***** SOURCE PASSAGE *****

Successful suburbanite commuter Howard Wakefield (Cranston) has taken a perverse detour from family life: He vanishes without a trace. Hidden in the attic of his garage, surviving by scavenging at night, he secretly observes the lives of his wife (Jennifer Garner) and children. But soon, he realizes that he has not left his family … he has left himself. Also starring Jason O’ Mara and Beverly D’Angelo, Wakefield is “one to definitely seek out” (The Hollywood News).”

We first meet Howard in the bustling city of New York as he makes his way through the overly crowded streets to catch a train leading home after a long day at work as an attorney. Just before going inside to greet his family for dinner, he notices a raccoon that scampers into his attic above his detached garage out back. After chasing away the unwanted rodent, he notices the vantage point he has overlooking his house, into all his windows, able to watch his family unseen. When his wife calls him wondering where he is, Howard declines the call, smiling in the surge of power he feels as he watches her reaction, resulting in his dinner being thrown in the garbage. Needing a few minutes respite before he ventures into what surely will be an argument due to his tardiness, Howard takes a seat in front of the window, accidentally falling asleep until morning.

*****

▶ **TASK 1**
Please copy the rows word for word, from the line containing "Within this photograph, at" through the last row, leaving out the pictures.
The Wakefield synopsis and the rows that follow it are unrelated material.

***** RECORDED DATA *****

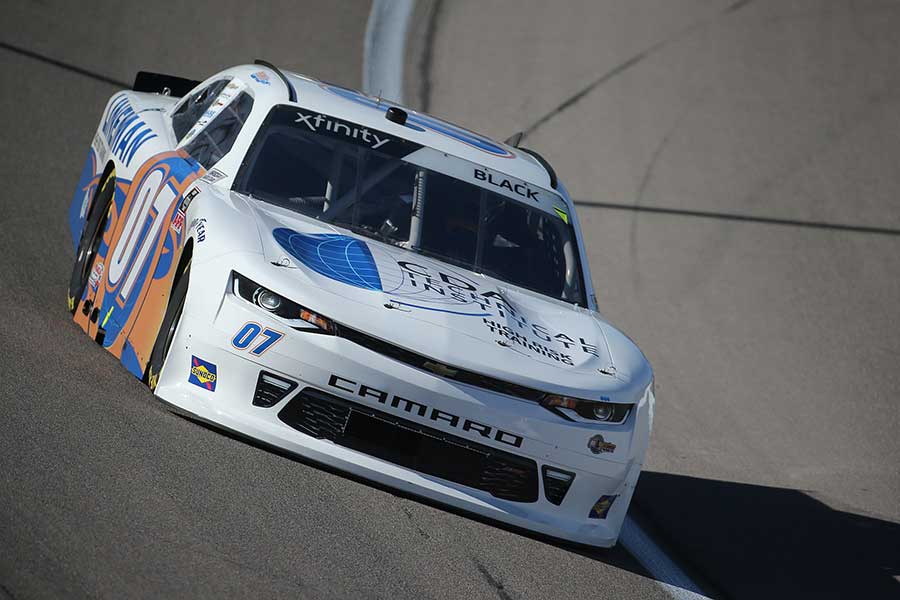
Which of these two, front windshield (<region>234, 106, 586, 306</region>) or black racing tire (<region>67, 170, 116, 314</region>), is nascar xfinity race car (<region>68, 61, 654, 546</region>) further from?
black racing tire (<region>67, 170, 116, 314</region>)

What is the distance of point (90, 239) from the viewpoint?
7.43 metres

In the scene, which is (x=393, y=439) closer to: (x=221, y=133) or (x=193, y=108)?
(x=221, y=133)

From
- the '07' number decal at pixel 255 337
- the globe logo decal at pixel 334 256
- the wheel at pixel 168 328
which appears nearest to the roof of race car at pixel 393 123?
the globe logo decal at pixel 334 256

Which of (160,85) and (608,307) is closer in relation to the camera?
(160,85)

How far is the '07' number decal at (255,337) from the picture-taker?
16.9 ft

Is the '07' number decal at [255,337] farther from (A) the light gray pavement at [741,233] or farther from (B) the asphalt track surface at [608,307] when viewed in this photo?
(A) the light gray pavement at [741,233]

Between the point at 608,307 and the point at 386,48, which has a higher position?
the point at 386,48

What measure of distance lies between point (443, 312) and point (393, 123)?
181 centimetres

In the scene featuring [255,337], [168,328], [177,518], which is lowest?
[177,518]

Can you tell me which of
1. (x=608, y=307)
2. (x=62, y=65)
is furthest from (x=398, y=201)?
(x=62, y=65)

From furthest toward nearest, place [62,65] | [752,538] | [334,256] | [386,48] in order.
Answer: [386,48] < [62,65] < [752,538] < [334,256]

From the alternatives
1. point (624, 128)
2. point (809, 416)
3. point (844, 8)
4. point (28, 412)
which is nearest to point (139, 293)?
point (28, 412)

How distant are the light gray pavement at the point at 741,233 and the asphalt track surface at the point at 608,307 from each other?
32 mm


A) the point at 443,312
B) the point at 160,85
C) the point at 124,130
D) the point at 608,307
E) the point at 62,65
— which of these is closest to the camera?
the point at 443,312
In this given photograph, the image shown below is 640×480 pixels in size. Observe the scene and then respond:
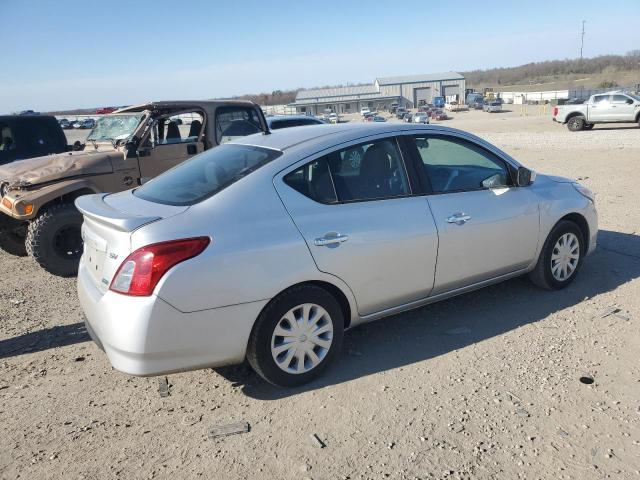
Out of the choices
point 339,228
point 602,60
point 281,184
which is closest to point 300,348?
point 339,228

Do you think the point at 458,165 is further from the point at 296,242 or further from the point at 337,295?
the point at 296,242

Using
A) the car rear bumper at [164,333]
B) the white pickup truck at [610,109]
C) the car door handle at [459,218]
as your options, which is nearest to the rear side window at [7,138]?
the car rear bumper at [164,333]

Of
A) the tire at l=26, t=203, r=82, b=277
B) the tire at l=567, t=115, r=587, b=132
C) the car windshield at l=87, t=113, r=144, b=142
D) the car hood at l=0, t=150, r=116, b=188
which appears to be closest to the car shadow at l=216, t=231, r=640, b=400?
the tire at l=26, t=203, r=82, b=277

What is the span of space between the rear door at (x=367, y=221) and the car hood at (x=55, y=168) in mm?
3974

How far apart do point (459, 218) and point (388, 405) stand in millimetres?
1547

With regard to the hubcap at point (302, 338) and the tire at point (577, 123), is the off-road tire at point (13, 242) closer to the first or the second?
the hubcap at point (302, 338)

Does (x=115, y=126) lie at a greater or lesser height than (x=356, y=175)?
greater

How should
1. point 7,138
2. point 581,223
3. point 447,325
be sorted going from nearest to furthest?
point 447,325 → point 581,223 → point 7,138

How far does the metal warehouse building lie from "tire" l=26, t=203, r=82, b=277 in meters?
110

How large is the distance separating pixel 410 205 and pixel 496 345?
48.2 inches

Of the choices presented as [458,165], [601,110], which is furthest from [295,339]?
[601,110]

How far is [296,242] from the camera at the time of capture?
322 cm

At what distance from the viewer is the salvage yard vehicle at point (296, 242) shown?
2941mm

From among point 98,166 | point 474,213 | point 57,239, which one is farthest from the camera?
point 98,166
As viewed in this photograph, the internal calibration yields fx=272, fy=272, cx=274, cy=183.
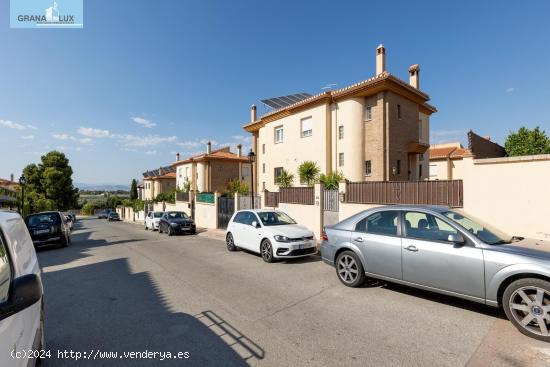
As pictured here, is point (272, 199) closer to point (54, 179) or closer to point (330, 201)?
point (330, 201)

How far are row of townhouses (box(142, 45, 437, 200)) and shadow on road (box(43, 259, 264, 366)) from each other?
15223 millimetres

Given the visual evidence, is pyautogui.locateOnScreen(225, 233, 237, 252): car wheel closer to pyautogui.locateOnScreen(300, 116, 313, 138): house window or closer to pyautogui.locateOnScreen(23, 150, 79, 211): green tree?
pyautogui.locateOnScreen(300, 116, 313, 138): house window

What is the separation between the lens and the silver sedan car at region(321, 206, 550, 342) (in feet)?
11.4

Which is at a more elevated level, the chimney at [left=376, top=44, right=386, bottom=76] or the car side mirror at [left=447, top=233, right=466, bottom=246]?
the chimney at [left=376, top=44, right=386, bottom=76]

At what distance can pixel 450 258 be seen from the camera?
4.13 meters

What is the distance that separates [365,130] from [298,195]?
8.18 m

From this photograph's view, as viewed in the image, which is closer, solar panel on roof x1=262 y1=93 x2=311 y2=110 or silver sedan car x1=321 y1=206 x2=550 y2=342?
silver sedan car x1=321 y1=206 x2=550 y2=342

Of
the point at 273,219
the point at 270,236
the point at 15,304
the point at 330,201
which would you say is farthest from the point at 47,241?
the point at 15,304

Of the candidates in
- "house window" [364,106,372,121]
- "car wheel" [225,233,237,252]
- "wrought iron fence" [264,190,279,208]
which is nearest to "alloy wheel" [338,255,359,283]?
"car wheel" [225,233,237,252]

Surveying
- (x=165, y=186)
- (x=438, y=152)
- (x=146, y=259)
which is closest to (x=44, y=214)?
(x=146, y=259)

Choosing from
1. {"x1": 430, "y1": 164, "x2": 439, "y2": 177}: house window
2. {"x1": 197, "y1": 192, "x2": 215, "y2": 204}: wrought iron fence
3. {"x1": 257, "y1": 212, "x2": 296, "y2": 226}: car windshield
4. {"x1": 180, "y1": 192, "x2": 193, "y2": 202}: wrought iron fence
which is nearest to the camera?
{"x1": 257, "y1": 212, "x2": 296, "y2": 226}: car windshield

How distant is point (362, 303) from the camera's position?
463 centimetres

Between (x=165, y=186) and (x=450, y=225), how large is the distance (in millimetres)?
52085

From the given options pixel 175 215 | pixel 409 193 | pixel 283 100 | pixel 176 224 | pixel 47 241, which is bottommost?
pixel 47 241
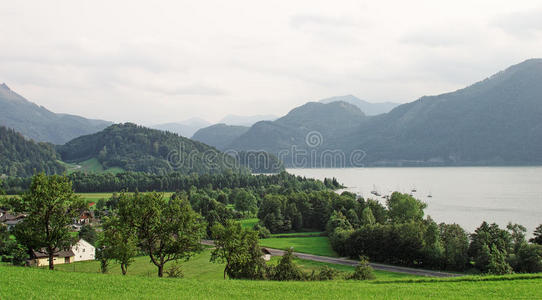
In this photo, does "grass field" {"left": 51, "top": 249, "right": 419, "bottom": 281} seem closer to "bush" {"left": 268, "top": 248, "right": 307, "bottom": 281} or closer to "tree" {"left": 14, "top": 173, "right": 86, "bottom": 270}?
"bush" {"left": 268, "top": 248, "right": 307, "bottom": 281}

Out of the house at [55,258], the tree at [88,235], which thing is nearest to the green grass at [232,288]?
the house at [55,258]

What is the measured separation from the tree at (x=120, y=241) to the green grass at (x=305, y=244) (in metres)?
31.3

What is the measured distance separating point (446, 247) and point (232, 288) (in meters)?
33.8

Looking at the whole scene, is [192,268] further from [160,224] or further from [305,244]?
[305,244]

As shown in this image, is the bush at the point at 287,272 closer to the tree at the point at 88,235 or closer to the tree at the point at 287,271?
the tree at the point at 287,271

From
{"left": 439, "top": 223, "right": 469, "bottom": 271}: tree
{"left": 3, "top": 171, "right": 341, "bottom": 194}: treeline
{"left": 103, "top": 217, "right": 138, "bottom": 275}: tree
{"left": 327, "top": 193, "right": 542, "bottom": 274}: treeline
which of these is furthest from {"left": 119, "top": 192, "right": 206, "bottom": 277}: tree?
{"left": 3, "top": 171, "right": 341, "bottom": 194}: treeline

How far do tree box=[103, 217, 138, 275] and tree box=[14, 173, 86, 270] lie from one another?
2.87 metres

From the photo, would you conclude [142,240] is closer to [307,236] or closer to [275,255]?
[275,255]

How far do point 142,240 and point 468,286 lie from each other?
76.3 feet

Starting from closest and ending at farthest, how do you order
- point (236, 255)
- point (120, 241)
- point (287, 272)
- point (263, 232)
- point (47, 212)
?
point (47, 212), point (120, 241), point (287, 272), point (236, 255), point (263, 232)

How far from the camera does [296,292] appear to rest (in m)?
21.7

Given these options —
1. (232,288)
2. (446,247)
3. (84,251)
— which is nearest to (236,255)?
(232,288)

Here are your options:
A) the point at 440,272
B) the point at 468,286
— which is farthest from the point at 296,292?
the point at 440,272

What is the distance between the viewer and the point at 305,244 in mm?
64688
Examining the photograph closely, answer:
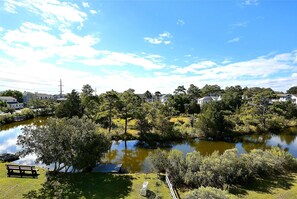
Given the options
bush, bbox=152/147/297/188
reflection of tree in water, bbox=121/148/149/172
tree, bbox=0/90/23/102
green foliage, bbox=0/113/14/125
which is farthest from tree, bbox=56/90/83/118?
tree, bbox=0/90/23/102

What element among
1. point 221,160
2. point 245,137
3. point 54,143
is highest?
point 54,143

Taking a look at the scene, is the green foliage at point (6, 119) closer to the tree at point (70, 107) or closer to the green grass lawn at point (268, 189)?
the tree at point (70, 107)

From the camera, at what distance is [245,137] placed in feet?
103

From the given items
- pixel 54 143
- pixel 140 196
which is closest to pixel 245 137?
pixel 140 196

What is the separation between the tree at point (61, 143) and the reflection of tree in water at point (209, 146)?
14.2 m

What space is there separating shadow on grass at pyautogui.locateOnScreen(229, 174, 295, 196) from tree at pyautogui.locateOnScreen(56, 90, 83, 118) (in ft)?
122

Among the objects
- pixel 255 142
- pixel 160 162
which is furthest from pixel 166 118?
pixel 160 162

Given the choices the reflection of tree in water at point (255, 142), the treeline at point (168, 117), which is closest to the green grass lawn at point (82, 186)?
the treeline at point (168, 117)

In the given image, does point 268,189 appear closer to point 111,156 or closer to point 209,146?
point 209,146

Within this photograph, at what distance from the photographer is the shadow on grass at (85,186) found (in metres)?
11.0

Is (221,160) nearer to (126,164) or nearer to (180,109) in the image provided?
(126,164)

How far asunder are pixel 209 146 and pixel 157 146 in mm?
6751

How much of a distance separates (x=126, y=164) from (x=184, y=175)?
7.15m

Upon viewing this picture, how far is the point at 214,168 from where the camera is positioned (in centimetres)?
Result: 1357
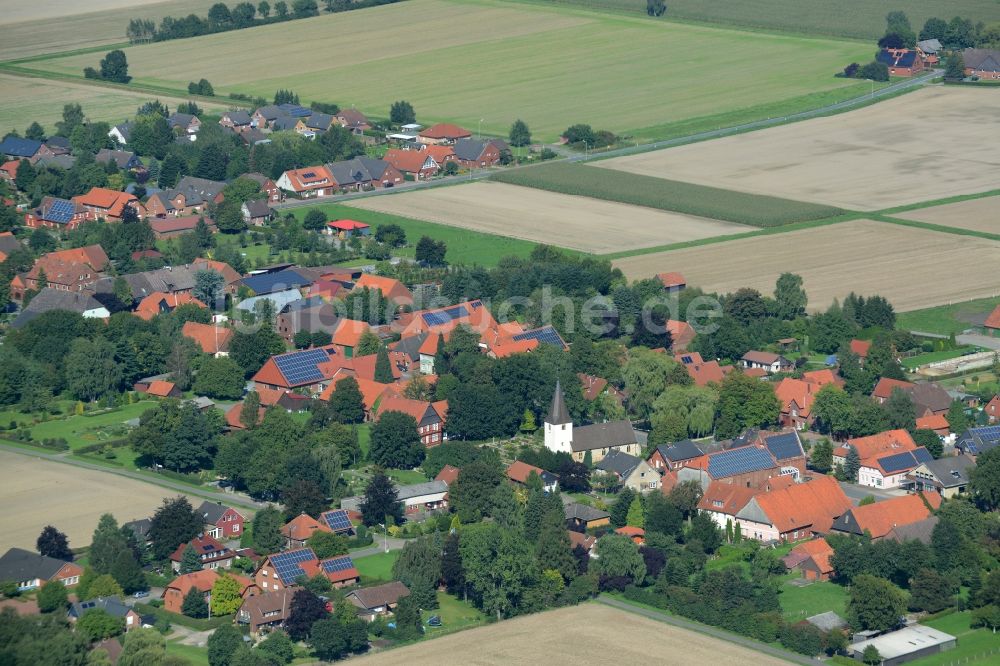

*****

▶ **TASK 2**
According to the Wakefield synopsis, what animal does Howard see scamper into the attic above his garage?

▶ **CORRECT ANSWER 1**
Within this photograph, at what distance from the photographer is the shadow on grass at (85,186) found (in metres)?
11.0

Is (221,160) nearer to (126,164) or nearer to (180,109) in the image provided?
(126,164)

How far asunder are pixel 209 146 and pixel 157 146 in mm?
6751

How much of a distance separates (x=126, y=164) from (x=184, y=175)?
7.15m

Upon viewing this picture, how far is the point at 214,168 from where the camera is positioned (in centimetres)?
Result: 1357

▶ **CORRECT ANSWER 2**
A raccoon